For her school science-fair project, Rosa conceived and executed an experiment to test if they really could detect this ‘field’. Twenty-one experienced practitioners put their palms on a table, behind a screen. Rosa flipped a coin, hovered her hand over the therapist’s left or right palm accordingly, and waited for them to say which it was: the therapists performed no better than chance, and with 280 attempts there was sufficient statistical power to show that these claims were bunk.
Therapeutic Touch practitioners, including some in university posts,
were deeply unhappy
: they insisted loudly that
JAMA
was wrong to publish the study.
Closer to home is
Rhys Morgan
, a schoolboy with Crohns Disease. Last year, chatting on
www.crohnsforum.com
, he saw people recommending ‘Miracle Mineral Solution’, which turned out to be industrial bleach, sold with a dreary conspiracy theory to cure Aids, cancer, and so on.

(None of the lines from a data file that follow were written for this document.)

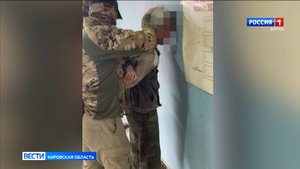 В Кирове задержан сторонник терроризма
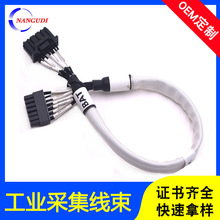 UL1332铁氟龙高温端子线工业模组线束PH2.0电池包采集线束定制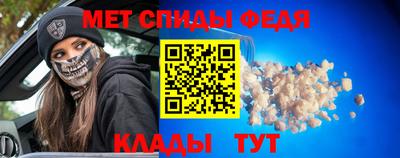 мефедрон мука Кунгур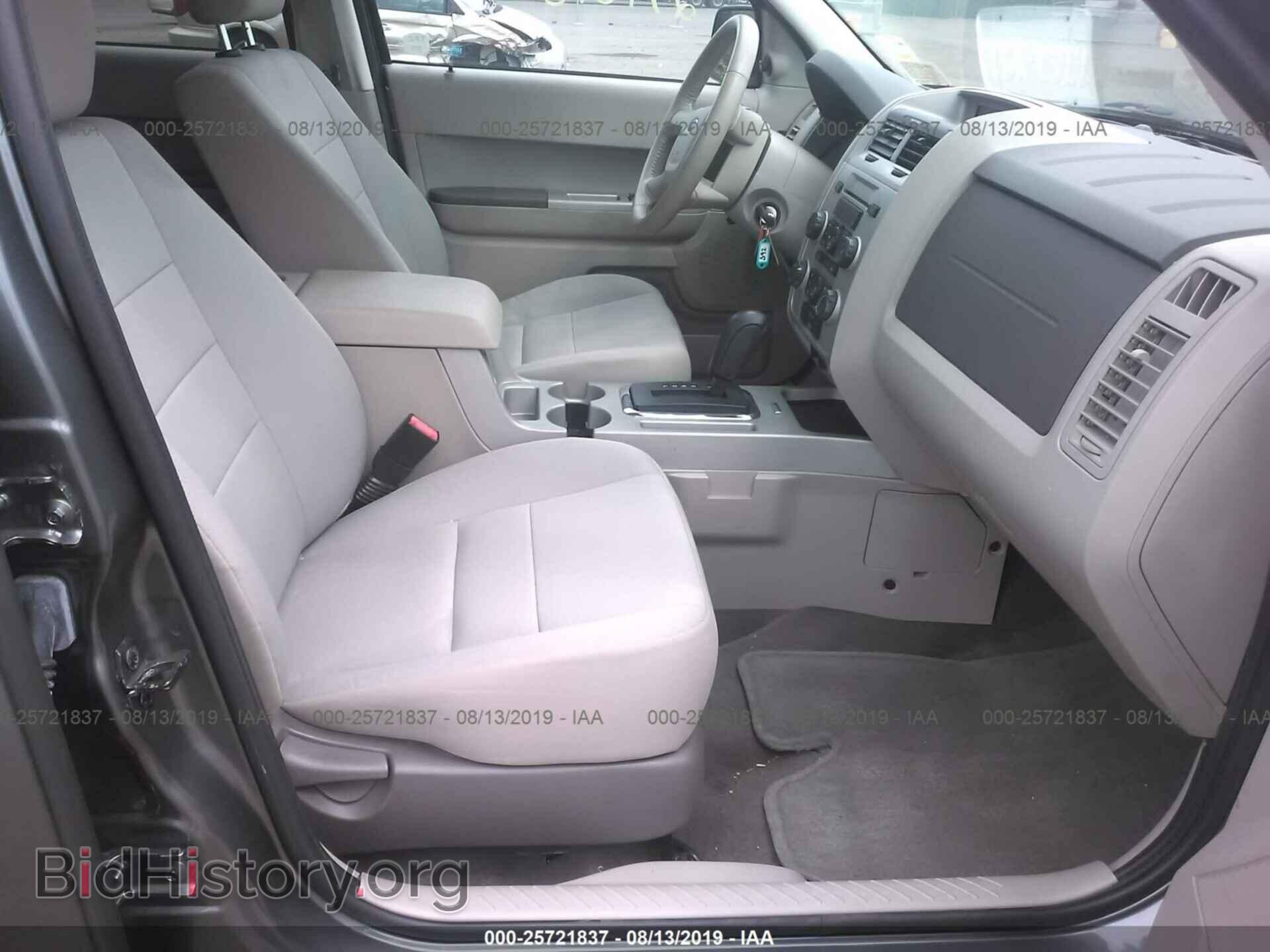 2011 FORD ESCAPE - VIN: 1FMCU9DG4BKC21990 - Photo 5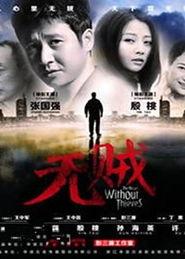 无贼电视剧在线观看,揭秘在线观看的悬疑之旅  第2张 无贼电视剧在线观看,揭秘在线观看的悬疑之旅  第2张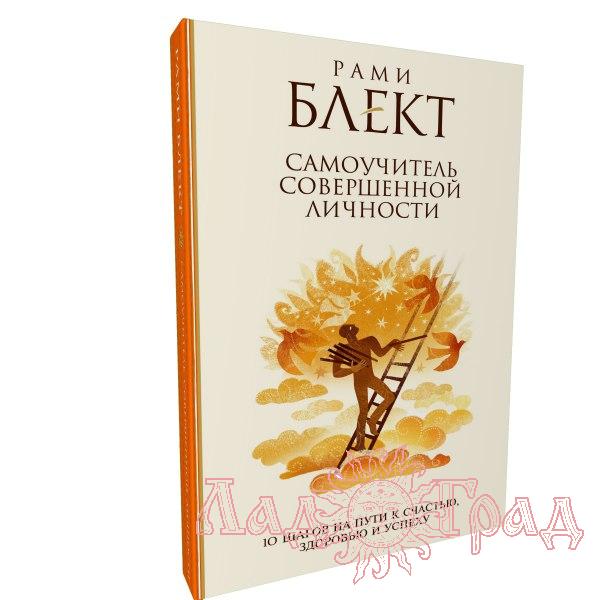 Рами Блект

At the age of fifteen, he was perfectly capable of exploring the evidence,
finding official documents
, and explaining why it was dangerous.
The adults banned him
. Since then he’s got his story on
The One Show
, while the
Chief Medical Officer for Wales
, the Food Standards Agency and Trading Standards
have waded in
to support him.
People wring their hands over how to make science relevant and accessible, but newspapers hand us one answer on a plate every week, with their barrage of claims on what’s good for you or bad for you: it’s
evidence-based medicine
. If every school taught the basics – randomised trials, blinding, cohort studies, and why systematic reviews are better than cherry-picking your evidence – it would help everyone navigate the world, and learn some of the most important ideas in the whole of science.
But even before that happens, we can feel optimistic. Information is more easily accessible now than ever before, and smart, motivated people can sidestep traditional routes to obtain knowledge and disseminate it. A child can know more about evidence than their peers, and more than adults, and more than their own teachers; they can
tell the world
what they know, and they can have an impact.